IMDb Sentiment Analysis
Overview
This work tackles binary sentiment (positive vs negative) on the public IMDb review benchmark (50k reviews). The pipeline runs from raw text cleanup through TF-IDF features for classical models up to a CNN-LSTM hybrid that reaches about 90% accuracy in the reported experiments. In total, eleven model families were trained and compared side by side so the lift from traditional ML to deep sequence modeling is easy to see.
Everything needed to reproduce figures and metrics lives in the open imdb-sentiment-analysis repository on GitHub, including notebooks and PDF write-ups.
Deliverables
- A reproducible preprocessing and baseline notebook (Main.ipynb): cleaning, normalization, TF-IDF features, and classical model runs.
- A dedicated CNN-LSTM notebook (CNN_LSTM.ipynb) for the hybrid architecture and training configuration that peaks near 90% accuracy.
- A formal written report (PDF) covering methods, comparisons, and results.

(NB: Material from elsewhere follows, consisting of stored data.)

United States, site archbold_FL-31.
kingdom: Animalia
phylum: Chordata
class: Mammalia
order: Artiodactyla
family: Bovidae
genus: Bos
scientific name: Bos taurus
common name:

- A slide-style presentation (PDF) summarizing the project for a quick read.
Technology stack
- Language: Python in Jupyter Notebook.
- NLP foundations: text cleaning, stemming/lemmatization, tokenization, TF-IDF vectorization.
- Classical ML: models such as logistic regression and random forest on sparse TF-IDF inputs (alongside other baselines in the eleven-model sweep).
- Deep learning: CNN-LSTM hybrid for sequence-friendly sentiment classification.
Preprocessing and features
Reviews were stripped of HTML noise, URLs, stopwords, and punctuation where appropriate, then normalized with stemming and lemmatization before tokenization. TF-IDF builds the sparse feature matrix for traditional learners; the deep model path consumes sequences suited to convolution plus LSTM stacking.
Modeling and results
The eleven-model study spans lightweight linear and ensemble methods through the CNN-LSTM design. The hybrid pairs convolutional layers for local n-gram patterns with LSTM recurrence for longer-range order in the review text. In the documented runs it lands near 90% accuracy, ahead of the classical baselines in the same benchmark setup.
Natural next steps (not implemented here) would include transformer-style encoders or ensembles, as noted in the repository README.